### DEINE AUFGABE:
Schreibe alle folgenden Datensätze Zeile für Zeile unverändert ab.

### GEZEIGTE DATENSÄTZE:

┌────────

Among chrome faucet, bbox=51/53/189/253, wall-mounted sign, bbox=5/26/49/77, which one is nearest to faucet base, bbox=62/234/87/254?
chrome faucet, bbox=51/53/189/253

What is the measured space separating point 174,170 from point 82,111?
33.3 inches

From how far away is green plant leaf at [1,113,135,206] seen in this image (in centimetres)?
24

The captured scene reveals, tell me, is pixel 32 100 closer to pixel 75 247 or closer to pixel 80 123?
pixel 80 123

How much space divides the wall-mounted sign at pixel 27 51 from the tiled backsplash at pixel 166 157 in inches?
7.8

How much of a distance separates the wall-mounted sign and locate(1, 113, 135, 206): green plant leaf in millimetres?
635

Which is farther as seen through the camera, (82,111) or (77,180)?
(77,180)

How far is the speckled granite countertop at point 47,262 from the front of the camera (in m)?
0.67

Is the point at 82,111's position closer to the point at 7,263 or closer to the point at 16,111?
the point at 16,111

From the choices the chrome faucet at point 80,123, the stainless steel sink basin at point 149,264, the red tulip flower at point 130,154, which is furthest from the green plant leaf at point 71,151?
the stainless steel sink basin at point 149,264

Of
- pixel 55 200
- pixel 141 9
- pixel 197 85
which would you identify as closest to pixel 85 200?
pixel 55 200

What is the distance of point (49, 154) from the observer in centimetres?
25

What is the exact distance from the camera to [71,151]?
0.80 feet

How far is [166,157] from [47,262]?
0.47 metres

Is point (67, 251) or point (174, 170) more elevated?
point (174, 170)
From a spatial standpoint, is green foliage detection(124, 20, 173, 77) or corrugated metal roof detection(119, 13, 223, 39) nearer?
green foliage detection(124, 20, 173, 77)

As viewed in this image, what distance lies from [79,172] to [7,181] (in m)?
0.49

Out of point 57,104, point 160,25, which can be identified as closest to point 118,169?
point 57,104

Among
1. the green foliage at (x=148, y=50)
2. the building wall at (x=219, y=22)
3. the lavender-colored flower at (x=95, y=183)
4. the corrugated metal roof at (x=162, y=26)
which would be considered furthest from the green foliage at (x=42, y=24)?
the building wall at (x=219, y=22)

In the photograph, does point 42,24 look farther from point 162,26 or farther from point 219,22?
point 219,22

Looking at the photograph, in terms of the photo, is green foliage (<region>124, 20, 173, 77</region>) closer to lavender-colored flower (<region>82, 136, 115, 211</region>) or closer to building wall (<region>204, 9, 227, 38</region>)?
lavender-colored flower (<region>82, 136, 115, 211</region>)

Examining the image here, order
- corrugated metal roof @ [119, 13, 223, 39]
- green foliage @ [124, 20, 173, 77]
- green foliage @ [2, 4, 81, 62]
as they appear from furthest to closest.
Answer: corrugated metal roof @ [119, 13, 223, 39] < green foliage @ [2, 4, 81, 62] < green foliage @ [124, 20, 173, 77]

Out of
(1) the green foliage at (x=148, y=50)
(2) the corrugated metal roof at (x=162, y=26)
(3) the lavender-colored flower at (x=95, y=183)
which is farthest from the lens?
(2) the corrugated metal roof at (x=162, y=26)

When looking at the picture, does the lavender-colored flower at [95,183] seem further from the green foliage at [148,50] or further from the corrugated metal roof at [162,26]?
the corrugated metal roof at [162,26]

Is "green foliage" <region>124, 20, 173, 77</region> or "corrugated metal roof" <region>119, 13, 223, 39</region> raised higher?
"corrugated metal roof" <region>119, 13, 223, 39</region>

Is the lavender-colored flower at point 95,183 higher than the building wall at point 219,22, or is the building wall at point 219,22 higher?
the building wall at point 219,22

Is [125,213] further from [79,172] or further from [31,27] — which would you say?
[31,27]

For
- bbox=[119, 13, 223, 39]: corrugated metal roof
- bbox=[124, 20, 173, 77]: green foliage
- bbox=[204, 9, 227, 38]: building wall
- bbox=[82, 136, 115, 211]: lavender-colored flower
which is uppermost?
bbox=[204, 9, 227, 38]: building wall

└────────

### ANTWORT:
Among chrome faucet, bbox=51/53/189/253, wall-mounted sign, bbox=5/26/49/77, which one is nearest to faucet base, bbox=62/234/87/254?
chrome faucet, bbox=51/53/189/253

What is the measured space separating point 174,170 from point 82,111?
33.3 inches

From how far away is green plant leaf at [1,113,135,206] seen in this image (in centimetres)?
24

The captured scene reveals, tell me, is pixel 32 100 closer to pixel 75 247 or closer to pixel 80 123?
pixel 80 123

How much space divides the wall-mounted sign at pixel 27 51 from the tiled backsplash at pixel 166 157 in inches?
7.8

How much of a distance separates the wall-mounted sign and locate(1, 113, 135, 206): green plant leaf in millimetres?
635

Which is farther as seen through the camera, (82,111) or (77,180)?
(77,180)

How far is the speckled granite countertop at point 47,262 from the front of the camera (in m)?
0.67

Is the point at 82,111's position closer to the point at 7,263 or closer to the point at 16,111?
the point at 16,111

From the choices the chrome faucet at point 80,123, the stainless steel sink basin at point 149,264, the red tulip flower at point 130,154, which is furthest from the green plant leaf at point 71,151?
the stainless steel sink basin at point 149,264

Of
- pixel 55 200
- pixel 141 9
- pixel 197 85
which would you identify as closest to pixel 85 200?
pixel 55 200

What is the distance of point (49, 154) from the observer in centimetres?
25

What is the exact distance from the camera to [71,151]?
0.80 feet

How far is [166,157] from [47,262]?
0.47 metres

Is point (67, 251) or point (174, 170) more elevated?
point (174, 170)
From a spatial standpoint, is green foliage detection(124, 20, 173, 77) or corrugated metal roof detection(119, 13, 223, 39) nearer?
green foliage detection(124, 20, 173, 77)

As viewed in this image, what distance lies from [79,172] to [7,181] (in m)?
0.49

Out of point 57,104, point 160,25, which can be identified as closest to point 118,169?
point 57,104

Among
1. the green foliage at (x=148, y=50)
2. the building wall at (x=219, y=22)
3. the lavender-colored flower at (x=95, y=183)
4. the corrugated metal roof at (x=162, y=26)
which would be considered furthest from the green foliage at (x=42, y=24)?
the building wall at (x=219, y=22)

In the photograph, does point 42,24 look farther from point 162,26 or farther from point 219,22?
point 219,22

Looking at the photograph, in terms of the photo, is green foliage (<region>124, 20, 173, 77</region>) closer to lavender-colored flower (<region>82, 136, 115, 211</region>) or closer to building wall (<region>204, 9, 227, 38</region>)?
lavender-colored flower (<region>82, 136, 115, 211</region>)

Examining the image here, order
- corrugated metal roof @ [119, 13, 223, 39]
- green foliage @ [124, 20, 173, 77]
- green foliage @ [2, 4, 81, 62]
as they appear from furthest to closest.
Answer: corrugated metal roof @ [119, 13, 223, 39] < green foliage @ [2, 4, 81, 62] < green foliage @ [124, 20, 173, 77]

Out of
(1) the green foliage at (x=148, y=50)
(2) the corrugated metal roof at (x=162, y=26)
(3) the lavender-colored flower at (x=95, y=183)
which is farthest from the lens?
(2) the corrugated metal roof at (x=162, y=26)

When looking at the picture, does the lavender-colored flower at [95,183] seem further from the green foliage at [148,50] or further from the corrugated metal roof at [162,26]?
the corrugated metal roof at [162,26]

Is "green foliage" <region>124, 20, 173, 77</region> or "corrugated metal roof" <region>119, 13, 223, 39</region> raised higher?
"corrugated metal roof" <region>119, 13, 223, 39</region>

Is the lavender-colored flower at point 95,183 higher than the building wall at point 219,22, or is the building wall at point 219,22 higher?
the building wall at point 219,22

Is [125,213] further from [79,172] or further from [31,27] — which would you say?
[31,27]

For
- bbox=[119, 13, 223, 39]: corrugated metal roof
- bbox=[124, 20, 173, 77]: green foliage
- bbox=[204, 9, 227, 38]: building wall
- bbox=[82, 136, 115, 211]: lavender-colored flower
which is uppermost?
bbox=[204, 9, 227, 38]: building wall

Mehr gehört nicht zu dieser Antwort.